Author : Gowan Dawson
Publisher : University of Chicago Press
Page : 354 pages
File Size : 34,16 MB
Release : 2014-04-28
Category : History
ISBN : 022610964X
Victorian Scientific Naturalism examines the secular creeds of the generation of intellectuals who, in the wake of The Origin of Species, wrested cultural authority from the old Anglican establishment while installing themselves as a new professional scientific elite. These scientific naturalists—led by biologists, physicists, and mathematicians such as William Kingdon Clifford, Joseph Dalton Hooker, Thomas Henry Huxley, and John Tyndall—sought to persuade both the state and the public that scientists, not theologians, should be granted cultural authority, since their expertise gave them special insight into society, politics, and even ethics. In Victorian Scientific Naturalism, Gowan Dawson and Bernard Lightman bring together new essays by leading historians of science and literary critics that recall these scientific naturalists, in light of recent scholarship that has tended to sideline them, and that reevaluate their place in the broader landscape of nineteenth-century Britain. Ranging in topic from daring climbing expeditions in the Alps to the maintenance of aristocratic protocols of conduct at Kew Gardens, these essays offer a series of new perspectives on Victorian scientific naturalism—as well as its subsequent incarnations in the early twentieth century—that together provide an innovative understanding of the movement centering on the issues of community, identity, and continuity.
Author :
Publisher :
Page : 634 pages
File Size : 24,76 MB
Release : 1890
Category : Natural history
ISBN :
Author : John Keast Lord
Publisher : London : R. Bentley
Page : 400 pages
File Size : 42,32 MB
Release : 1866
Category : British Columbia
ISBN :
Author :
Publisher :
Page : 170 pages
File Size : 35,53 MB
Release : 1998
Category : Natural history
ISBN :
Author : Angela Taylor
Publisher : Melbourne University Publish
Page : 276 pages
File Size : 50,46 MB
Release : 1998
Category : Biography & Autobiography
ISBN : 9780522848397
A Forester's Log is a unique forest story, told from a forester's viewpoint-the view of John La Gerche, one of the first generation of foresters in Victoria, who managed the Ballarat-Creswick State Forest in the late nineteenth century. La Gerche's Letter Books and Pocket Books have survived to provide a rare insight into a bailiff-forester's burdens in the 1880s and 1890s.
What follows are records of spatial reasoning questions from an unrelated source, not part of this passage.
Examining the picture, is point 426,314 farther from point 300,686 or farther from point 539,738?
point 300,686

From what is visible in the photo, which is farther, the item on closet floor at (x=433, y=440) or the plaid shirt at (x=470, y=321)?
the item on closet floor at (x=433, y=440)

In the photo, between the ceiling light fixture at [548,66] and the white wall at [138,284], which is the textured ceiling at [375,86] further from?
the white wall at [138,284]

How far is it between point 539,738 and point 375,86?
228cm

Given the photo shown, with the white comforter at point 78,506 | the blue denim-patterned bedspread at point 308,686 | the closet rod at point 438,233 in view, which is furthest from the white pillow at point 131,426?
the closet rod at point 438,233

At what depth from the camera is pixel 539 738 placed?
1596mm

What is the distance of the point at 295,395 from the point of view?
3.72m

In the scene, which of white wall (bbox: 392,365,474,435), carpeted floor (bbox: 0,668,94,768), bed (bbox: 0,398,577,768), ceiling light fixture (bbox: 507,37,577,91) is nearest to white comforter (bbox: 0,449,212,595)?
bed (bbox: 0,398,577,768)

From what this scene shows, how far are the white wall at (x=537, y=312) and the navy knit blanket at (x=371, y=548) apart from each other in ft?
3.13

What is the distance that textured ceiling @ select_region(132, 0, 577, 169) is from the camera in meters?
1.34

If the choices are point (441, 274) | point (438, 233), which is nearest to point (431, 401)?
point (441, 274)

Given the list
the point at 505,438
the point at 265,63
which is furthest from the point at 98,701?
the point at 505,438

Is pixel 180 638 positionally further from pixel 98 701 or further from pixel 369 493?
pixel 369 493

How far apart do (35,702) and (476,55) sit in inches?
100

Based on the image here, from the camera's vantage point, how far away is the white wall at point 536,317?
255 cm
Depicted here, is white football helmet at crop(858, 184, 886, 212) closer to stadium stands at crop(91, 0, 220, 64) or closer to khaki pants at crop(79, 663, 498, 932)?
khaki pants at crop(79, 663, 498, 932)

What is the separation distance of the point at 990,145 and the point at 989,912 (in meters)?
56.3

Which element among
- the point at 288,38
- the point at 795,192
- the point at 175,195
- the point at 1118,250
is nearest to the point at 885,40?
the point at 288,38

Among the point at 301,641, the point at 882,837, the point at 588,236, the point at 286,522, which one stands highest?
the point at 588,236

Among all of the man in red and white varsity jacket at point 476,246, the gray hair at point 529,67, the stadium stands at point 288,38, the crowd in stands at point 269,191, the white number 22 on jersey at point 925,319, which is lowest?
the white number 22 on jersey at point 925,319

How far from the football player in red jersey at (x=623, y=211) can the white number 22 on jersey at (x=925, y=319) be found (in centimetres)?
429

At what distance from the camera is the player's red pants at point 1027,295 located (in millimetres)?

As a bailiff, he daily had to confront prop cutters and woodcarters, 'scamps and vagabonds' who constantly defied forest regulations. His pioneering work helped shape today's forested landscape around the Central Victorian goldfields town of Creswick, 'the home of forestry'. In the detailed correspondence between this amateur forester and his bureaucratic masters lies the human story of an ordinary yet remarkable man, endeavouring to strike a fair balance between the competing demands of local woodcutters and distant officials. Angela Taylor reads between the lines to create a beautifully perceptive portrait of a vanishing character type-the truly committed public servant. A Forester's Log is an illuminating and charming book which will appeal to a wide range of readers, both urban and rural, including those interested in conservation and landscape heritage.
Author : Royal Society of Victoria (Melbourne, Vic.).
Publisher :
Page : 1270 pages
File Size : 29,55 MB
Release : 1914
Category : Science
ISBN :
List of members in each volume (except v. 6, new ser., v. 27).